Пилот тянет штурвал. Приподнимает правое крыло самолета. '
– Так!
– говорит штурман.
– Теперь нормально. Командир, что с вами?
Пилот медленно облизывает губы. Потом выпускает штурвал из правой руки и трогает голову.
Шлемофон изорван осколками стекла и железа. Пальцы натыкаются на большой кусок стекла. Пилот рывком выдергивает его. В мозгу вспыхивает шаровая молния. Несколько секунд пилот сидит неподвижно, приходя в себя. Он чувствует, как под шлемофоном растекается кровь.
Он переносит руку на лоб. И здесь осколки. Десятки мелких стеклышек, застрявших в коже и черепе. Дотрагивается до век. И сразу же отдергивает руку. Глаза...
Он знал это. Но боялся поверить. Он сжимает зубы и опускает руку на штурвал.
– Штурман...- говорит он, - штурман, вы не ранены?
– Нет! Командир, что с вами?
– Стрелок... вы... живы? Он задыхается, но не дает боли усыпить себя снова,
– Стрелок!
Никакого ответа. А может, он и был, только пилот не услышал. Потому что в голове у него работает паровой молот: бух-бух-бух...
– Командир, что с вами?
– настойчиво спрашивает штурман.
– Почему вы не отвечаете? Командир!
– Экипажу приготовиться оставить машину, - приказывает пилот.
Он совершенно спокоен. Он знает, что произошло и что нужно делать. Он отдает четкие, разумные распоряжения. Единственно возможные в их положении. И он знает, что успеет сделать все необходимое до того, как тело откажется ему повиноваться.
– Командир, что с вами? Вы ранены? Или попали в прожекторный луч?

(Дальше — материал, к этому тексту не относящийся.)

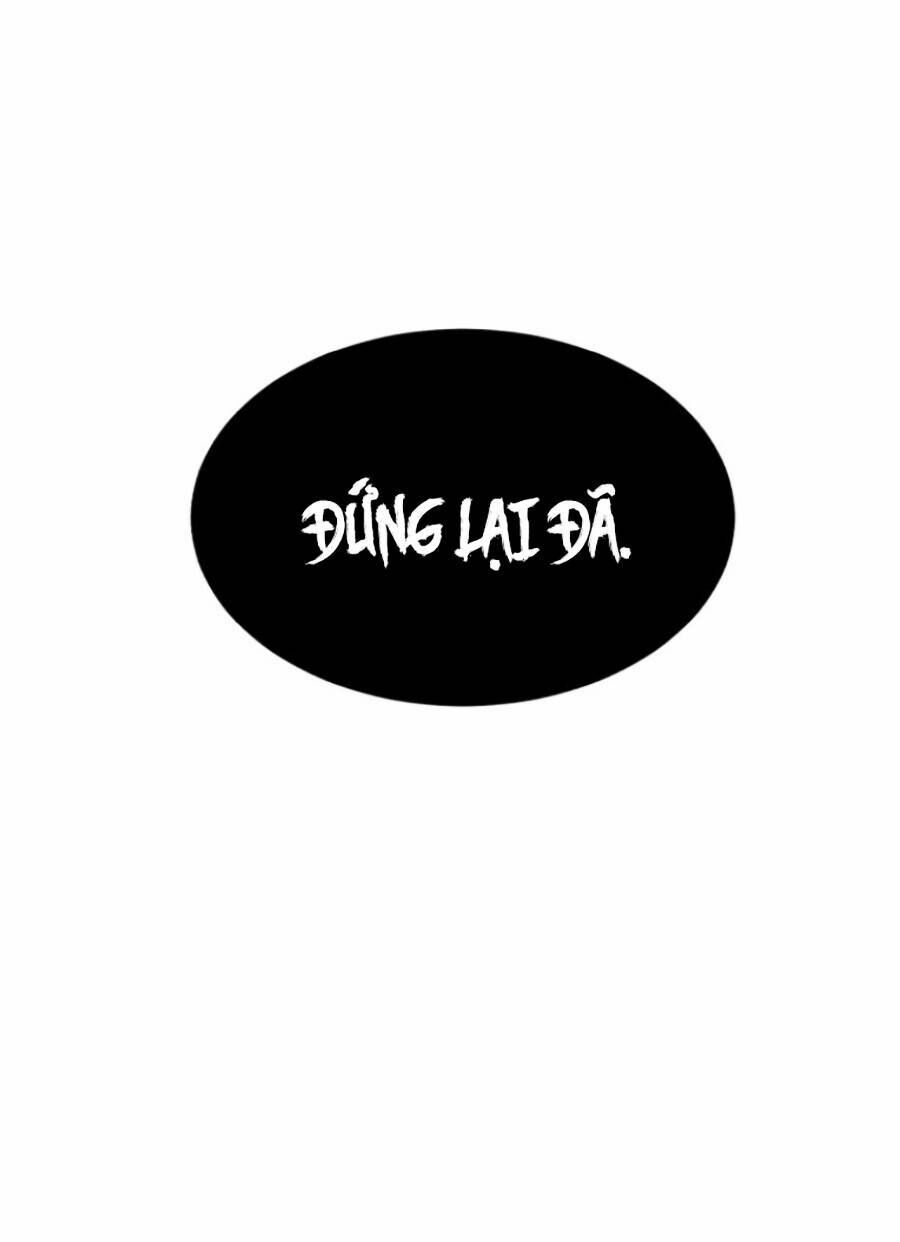 Cậu Bé Của Thần Chết Chap 166 - Next Chap 167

– Послушайте, штурман...- медленно выговаривает слова пилот разбитыми губами.
– Это не луч. Они вышибли мне глаза. Я... больше ничего не могу. Приготовьтесь...
– Нет!
– с яростью кричит штурман.
– Нет! Командир... нас не так просто угробить! Чуть накрените машину влево и дайте левой ноги... чуть-чуть... Так! Командир, держитесь! Мы выберемся!
Чернота снова надвигается на пилота, а стенки кабины сжимают голову.
– Штурман...- шепчет пилот, - штурман... попробуйте связаться со стрелком... Он слышит голос штурмана как сквозь вату:
– Стрелок! Сержант Кузнецов! Отвечает тот или нет? Нужно во что бы то ни стало связаться со стрелком. Обязательно. Сказать ему что-то важное, без чего он не может... не может... Ах, да. Вспомнил.